I/O
As presented during our third progress report presentation last Wednesday, we have finalized our to-be-created model’s inputs and outputs. We are inputting the autocorrelation of (2,2): the autocorrelation between our pins/precipitates. We will then be correlating this to a chord length distribution so that given a microstructure as an input we can make some predictions about it’s final grain size distribution after being subjected to a growth process (such as temperature).
A PyMKS Bug?
So we need to form a reduced basis for our inputs and a reduced basis for our outputs. On the input side, we will be inputting microstructures who have already been segmented and prepared for 2 point statistics and PCA. Recall out since our data set of 300x300x300 microstructures is really big. After talking with some of the MINED members, it might be one of the biggest data sets the group has had to deal with.

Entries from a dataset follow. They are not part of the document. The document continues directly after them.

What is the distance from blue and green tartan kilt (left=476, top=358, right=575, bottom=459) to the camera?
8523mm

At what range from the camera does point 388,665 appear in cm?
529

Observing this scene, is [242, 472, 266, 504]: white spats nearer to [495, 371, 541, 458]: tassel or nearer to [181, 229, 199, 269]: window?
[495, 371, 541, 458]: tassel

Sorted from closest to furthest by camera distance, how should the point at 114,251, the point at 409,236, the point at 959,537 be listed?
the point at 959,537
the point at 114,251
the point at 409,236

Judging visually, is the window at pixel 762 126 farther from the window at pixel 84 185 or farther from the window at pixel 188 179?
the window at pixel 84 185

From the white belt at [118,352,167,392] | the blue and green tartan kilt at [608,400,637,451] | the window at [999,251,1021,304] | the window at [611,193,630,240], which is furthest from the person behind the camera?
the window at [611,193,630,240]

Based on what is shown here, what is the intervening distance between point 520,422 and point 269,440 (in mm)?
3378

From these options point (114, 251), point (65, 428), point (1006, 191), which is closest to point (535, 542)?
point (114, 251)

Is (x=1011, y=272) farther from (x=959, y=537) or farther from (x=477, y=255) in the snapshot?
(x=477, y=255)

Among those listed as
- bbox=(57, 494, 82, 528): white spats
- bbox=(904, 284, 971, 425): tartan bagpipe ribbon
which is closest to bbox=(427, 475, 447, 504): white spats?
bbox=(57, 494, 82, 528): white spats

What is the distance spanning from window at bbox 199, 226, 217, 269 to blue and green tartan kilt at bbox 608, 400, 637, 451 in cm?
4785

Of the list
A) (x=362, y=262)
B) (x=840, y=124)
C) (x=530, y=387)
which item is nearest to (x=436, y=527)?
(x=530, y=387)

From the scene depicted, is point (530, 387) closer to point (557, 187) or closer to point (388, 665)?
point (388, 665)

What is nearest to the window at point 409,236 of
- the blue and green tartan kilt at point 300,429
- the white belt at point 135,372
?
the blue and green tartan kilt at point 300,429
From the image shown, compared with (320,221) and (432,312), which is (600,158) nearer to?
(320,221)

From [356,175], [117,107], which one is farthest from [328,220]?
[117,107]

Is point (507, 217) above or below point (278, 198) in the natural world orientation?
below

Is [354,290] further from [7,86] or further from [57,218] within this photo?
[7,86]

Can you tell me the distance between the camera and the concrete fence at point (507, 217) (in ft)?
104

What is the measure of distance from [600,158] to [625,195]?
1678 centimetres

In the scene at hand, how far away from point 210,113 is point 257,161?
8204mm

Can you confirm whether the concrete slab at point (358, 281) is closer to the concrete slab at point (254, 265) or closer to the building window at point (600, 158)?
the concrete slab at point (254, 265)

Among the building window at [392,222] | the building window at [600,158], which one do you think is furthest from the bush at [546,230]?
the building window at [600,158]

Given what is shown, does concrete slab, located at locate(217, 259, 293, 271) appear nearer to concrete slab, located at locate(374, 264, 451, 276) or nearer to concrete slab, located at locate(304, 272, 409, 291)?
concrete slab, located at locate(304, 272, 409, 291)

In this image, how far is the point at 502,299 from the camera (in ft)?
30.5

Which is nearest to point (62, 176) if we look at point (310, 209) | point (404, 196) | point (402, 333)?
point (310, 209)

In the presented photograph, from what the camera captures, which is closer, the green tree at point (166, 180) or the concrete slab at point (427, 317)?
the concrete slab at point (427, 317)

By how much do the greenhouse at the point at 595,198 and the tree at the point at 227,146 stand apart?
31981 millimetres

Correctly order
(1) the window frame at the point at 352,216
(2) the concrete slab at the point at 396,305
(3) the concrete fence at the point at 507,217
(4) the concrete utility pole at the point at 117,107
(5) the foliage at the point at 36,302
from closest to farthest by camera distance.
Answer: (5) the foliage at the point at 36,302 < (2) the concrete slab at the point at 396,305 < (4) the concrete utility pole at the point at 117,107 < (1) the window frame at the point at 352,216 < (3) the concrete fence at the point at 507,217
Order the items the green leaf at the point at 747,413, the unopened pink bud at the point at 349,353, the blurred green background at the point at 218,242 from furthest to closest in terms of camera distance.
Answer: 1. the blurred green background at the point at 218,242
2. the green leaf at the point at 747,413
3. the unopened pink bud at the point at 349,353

Because of this we have ran into memory issues when computing statistics and PCA. It appears PyMKS has some temporary/intermediately variables in the 2 point statistics calculation that is eating extra memory, which is why n_samples=18
of our 300x300x300 microstructures weren’t able to run quickly (even on PACE). Ahmet hypothesized that is it actually the PCA code from scikit learn I’m using, but right now it’s a bit unclear which is taking longer.
In short, it looks like PyMKS is making a copy (or sometimes multiple copies) of our data during the computations, and since our data matrix is super big, that memory is being used quickly.

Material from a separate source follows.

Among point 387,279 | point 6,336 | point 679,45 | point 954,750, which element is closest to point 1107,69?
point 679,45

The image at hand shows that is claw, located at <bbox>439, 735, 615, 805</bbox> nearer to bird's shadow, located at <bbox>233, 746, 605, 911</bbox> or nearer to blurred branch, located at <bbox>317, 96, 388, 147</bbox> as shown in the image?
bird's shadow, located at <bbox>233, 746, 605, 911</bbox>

What’s the positive angle? Looks like we might have found a place to optimize PyMKS so that we can reduce the memory requirement, which would let other people run larger data sets on their own personal computers.
What Else?
We have a meeting with a scientist at Sandia national labs next week to finalize some data set parameters and to ask him what he thinks is most interesting about what we are doing so that we can focus and provide some new information for domain experts. This should be very insightful!
David M. has begun to look at calculating chord length distributions in a more sophisticated way since our current results are good, but PCA wasn’t showing any immediate trends.
Crunch Time
As we enter the last few weeks of the semester we are starting to get into crunch time. Let us know if you see a similar long computation times in PyMKS or if you have some questions about what we are trying to do.